#### Task statement
Extract every record, keeping each one exactly as it is.

#### Records for this exercise
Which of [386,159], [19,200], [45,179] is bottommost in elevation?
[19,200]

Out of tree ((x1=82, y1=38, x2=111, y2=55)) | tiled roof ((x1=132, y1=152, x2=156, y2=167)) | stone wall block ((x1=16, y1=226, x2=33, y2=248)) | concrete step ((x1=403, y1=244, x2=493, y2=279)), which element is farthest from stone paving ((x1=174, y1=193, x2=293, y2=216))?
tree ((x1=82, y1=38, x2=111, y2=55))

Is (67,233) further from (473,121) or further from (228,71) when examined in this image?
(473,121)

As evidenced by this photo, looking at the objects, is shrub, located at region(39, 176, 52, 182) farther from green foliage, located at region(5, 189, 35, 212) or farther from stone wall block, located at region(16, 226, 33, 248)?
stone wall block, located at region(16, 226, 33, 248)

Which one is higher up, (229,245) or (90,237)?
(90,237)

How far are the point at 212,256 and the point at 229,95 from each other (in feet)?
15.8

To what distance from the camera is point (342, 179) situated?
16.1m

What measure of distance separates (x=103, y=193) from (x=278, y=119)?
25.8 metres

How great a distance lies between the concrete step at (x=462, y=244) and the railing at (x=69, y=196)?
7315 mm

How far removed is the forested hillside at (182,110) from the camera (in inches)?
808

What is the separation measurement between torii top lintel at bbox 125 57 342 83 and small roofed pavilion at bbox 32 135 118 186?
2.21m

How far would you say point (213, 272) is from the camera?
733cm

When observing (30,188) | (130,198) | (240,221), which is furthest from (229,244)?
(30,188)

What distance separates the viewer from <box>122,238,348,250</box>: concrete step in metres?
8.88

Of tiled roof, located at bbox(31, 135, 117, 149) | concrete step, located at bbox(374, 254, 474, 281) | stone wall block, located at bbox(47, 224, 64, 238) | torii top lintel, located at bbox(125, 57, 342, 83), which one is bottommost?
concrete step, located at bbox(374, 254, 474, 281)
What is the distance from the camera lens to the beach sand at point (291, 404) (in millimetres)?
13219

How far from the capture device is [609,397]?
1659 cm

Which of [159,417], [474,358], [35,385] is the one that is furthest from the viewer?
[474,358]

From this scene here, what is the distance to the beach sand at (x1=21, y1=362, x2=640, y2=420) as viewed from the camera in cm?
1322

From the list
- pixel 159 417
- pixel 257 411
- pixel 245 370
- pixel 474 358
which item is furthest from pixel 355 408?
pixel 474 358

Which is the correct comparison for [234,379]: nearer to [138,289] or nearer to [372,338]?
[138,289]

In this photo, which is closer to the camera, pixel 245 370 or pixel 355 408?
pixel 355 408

#### Answer
Which of [386,159], [19,200], [45,179] is bottommost in elevation?
[19,200]

Out of tree ((x1=82, y1=38, x2=111, y2=55)) | tiled roof ((x1=132, y1=152, x2=156, y2=167)) | stone wall block ((x1=16, y1=226, x2=33, y2=248)) | concrete step ((x1=403, y1=244, x2=493, y2=279)), which element is farthest from stone paving ((x1=174, y1=193, x2=293, y2=216))?
tree ((x1=82, y1=38, x2=111, y2=55))

Is (67,233) further from (473,121) or further from (228,71) when examined in this image?
(473,121)

As evidenced by this photo, looking at the objects, is shrub, located at region(39, 176, 52, 182) farther from green foliage, located at region(5, 189, 35, 212) or farther from stone wall block, located at region(16, 226, 33, 248)?
stone wall block, located at region(16, 226, 33, 248)

Which one is higher up, (229,245) or (90,237)?
(90,237)

How far are the point at 212,256 and the point at 229,95 from each other (in feet)?
15.8

To what distance from the camera is point (342, 179) situated?
16.1m

What measure of distance separates (x=103, y=193) from (x=278, y=119)?
25.8 metres

How great a distance lies between the concrete step at (x=462, y=244) and the railing at (x=69, y=196)?
7315 mm

How far removed is the forested hillside at (182,110) from the camera (in inches)?
808

What is the separation measurement between torii top lintel at bbox 125 57 342 83 and small roofed pavilion at bbox 32 135 118 186?
2.21m

How far would you say point (213, 272) is from the camera?
733cm

When observing (30,188) | (130,198) | (240,221), which is furthest from (229,244)?
(30,188)

What distance separates the viewer from <box>122,238,348,250</box>: concrete step in metres?
8.88

Of tiled roof, located at bbox(31, 135, 117, 149) | concrete step, located at bbox(374, 254, 474, 281) | stone wall block, located at bbox(47, 224, 64, 238) | torii top lintel, located at bbox(125, 57, 342, 83), which one is bottommost?
concrete step, located at bbox(374, 254, 474, 281)
What is the distance from the camera lens to the beach sand at point (291, 404) (in millimetres)?
13219

How far from the capture device is [609,397]?
1659 cm

Which of [159,417], [474,358], [35,385] is the one that is furthest from the viewer?
[474,358]

From this scene here, what is the distance to the beach sand at (x1=21, y1=362, x2=640, y2=420) as viewed from the camera in cm?
1322

From the list
- pixel 159 417
- pixel 257 411
- pixel 245 370
- pixel 474 358
which item is furthest from pixel 355 408?
pixel 474 358

Which is the correct comparison for [234,379]: nearer to [138,289] or nearer to [372,338]?
[138,289]

In this photo, which is closer to the camera, pixel 245 370 or pixel 355 408?
pixel 355 408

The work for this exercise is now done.